Under the heading of News of the Day was…,well,… Jerry. Or Jerry’s voice, to be exact. Or Jerry’s words, to be more exact.
I know, I know. At 2-6 on the season, being soaked with the gospel of our local Jones patriarch is nowhere near the top of anyone’s to-do-list. Jerry can be amusing when his team is winning, something far less when they are not. But that doesn’t mean that Jerry is incapable of adapting to circumstances.
It’s a long-standing fact in the NFL that a record-setting losing streak deserves a record-setting owner. The Cowboys, it just so happens, are blessed with both. Among his long and winding discourse on all things Valley Ranch during his weekly radio spot on 105.3-FM The Fan in Dallas on Tuesday morning, Jerry Jones let something slip that should actually be noted for those who plan on watching Sunday’s noon stop in Tampa for the Cowboys. (For quite possibly the first time in 26 years, Jones’ radio gig served a valid social purpose.)
Sean Lee, the great Cowboys linebacker who left Sunday night’s game versus Philadelphia in the third quarter, was, in Jones’ words, “probably doubtful” to play against the Buccaneers while recovering from a concussion. Considering the fact that Dallas won a division crown in 2014 without a single on-the-field contribution from Lee, this may not seem like the greatest of losses. Last time I checked the calendar, though, and not to mention the NFL standings, this is not 2014. Far from it, in fact.
Chalk up this latest injury update (only in Jerry World can a player be “probably doubtful” for an upcoming game) as just another bad day at the office for Jason Garrett and staff in 2015, who, when not reprimanding Greg Hardy in private, are dealing with the public evidence of a fast-deteriorating defensive unit.
If the eye-ball test is a true indicator, the Dallas defense cannot function without Lee in the lineup. Not against the Eagles, as we all saw on Sunday night. Not against the under-powered right arm of Drew Brees in Week 4. And probably not against a lowly offense like the Bucs have, either.
With Lee on the field, the defense is tolerable for three quarters, even good at times. Without him, they look completely overmatched. This is alarming, to say the least.
I can recall no single defensive player whose presence was so obviously vital to his unit’s performance, unless it was Prime Time, but even that scenario fails to reach this level. Deion was the glue that made the Dallas defense an elite force. But Dave Campo’s bunch didn’t exactly lay down and play dead while Deion was nursing toe injuries during the late ‘90s.
And don’t try to make the numbers say what we all know isn’t the case. The Dallas defense isn’t average right now, not even close. Per the league chart, Rod Marinelli’s unit ranks fifteenth in total defense. Well, burn the chart. Anyone watching the Dallas defense these past eight weeks knows that a middle-of-the-pack ranking via a statistical chart is far too generous of a landing-place for them while living on a football globe that rotates on the unquestionable rudiments of the won-loss record. The Dallas defense is only as good as their current record, which, at this point, is scum-sucking bad.

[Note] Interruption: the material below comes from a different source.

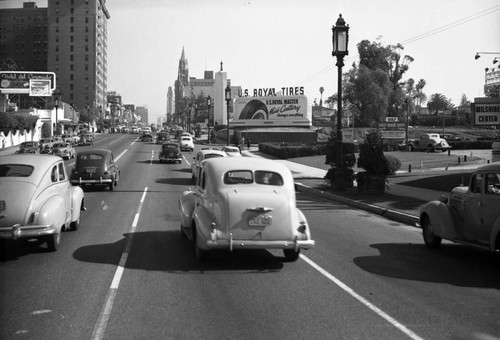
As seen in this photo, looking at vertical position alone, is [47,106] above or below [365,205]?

Which raises the question: Where are the rest of the playmakers in Lee’s absence? Where have they been while he’s been on the field, for that matter?

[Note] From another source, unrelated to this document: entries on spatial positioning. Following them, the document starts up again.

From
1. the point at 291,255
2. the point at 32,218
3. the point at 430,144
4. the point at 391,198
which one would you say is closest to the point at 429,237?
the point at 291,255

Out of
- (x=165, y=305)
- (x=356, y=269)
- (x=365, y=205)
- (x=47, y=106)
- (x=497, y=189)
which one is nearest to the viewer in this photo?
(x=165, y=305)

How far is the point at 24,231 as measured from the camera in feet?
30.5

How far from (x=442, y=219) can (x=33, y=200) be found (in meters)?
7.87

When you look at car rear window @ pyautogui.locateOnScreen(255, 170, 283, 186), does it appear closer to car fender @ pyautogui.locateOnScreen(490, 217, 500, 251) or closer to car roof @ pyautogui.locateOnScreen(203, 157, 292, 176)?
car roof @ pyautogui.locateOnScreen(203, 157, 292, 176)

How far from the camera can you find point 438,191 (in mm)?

Rolando McClain? He’s either suspended, overweight, or simply out of position. There are certain humorists who claim that is McClain’s perpetual state.
Anthony Hitchens? The prognosis from team doctors this week on the ankle injury that Hitchens suffered against the Eagles sounded far from promising for a return this Sunday. Hitchens, like Lee, will likely be a no-show for Sunday’s matchup with Tampa Bay.

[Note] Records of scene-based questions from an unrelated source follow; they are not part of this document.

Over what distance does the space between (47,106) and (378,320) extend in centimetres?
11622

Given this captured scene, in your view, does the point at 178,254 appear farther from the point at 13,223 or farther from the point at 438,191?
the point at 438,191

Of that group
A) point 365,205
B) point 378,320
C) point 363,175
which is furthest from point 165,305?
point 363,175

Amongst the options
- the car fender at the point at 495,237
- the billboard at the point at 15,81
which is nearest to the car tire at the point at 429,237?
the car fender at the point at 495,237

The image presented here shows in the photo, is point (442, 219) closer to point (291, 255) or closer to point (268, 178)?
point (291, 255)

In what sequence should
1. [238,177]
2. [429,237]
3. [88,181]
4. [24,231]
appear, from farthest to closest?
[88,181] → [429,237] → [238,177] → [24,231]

An All-Pro in mid-August during training camp, Tyrone Crawford has been AWOL in too many run and pass situations, which seems par for the course along the majority of the Dallas defensive line.
I know this may hurt the sensitive ear, but Greg Hardy (yes, the one and the same) has been Dallas’ most consistent player on the defensive side of the ball, excepting of course Mo Claiborne and Brandon Carr, both of whom have been overshadowed by the ineptitude around them.
Were there news of an impending reversal of course for your Cowboys this week, then you would have certainly read about it in this column. But, upon reflection and a close inspection of the current status of the Dallas defense, I have found such a turnaround to be “probably doubtful.”
And if you don’t believe me, well, then just ask Jerry.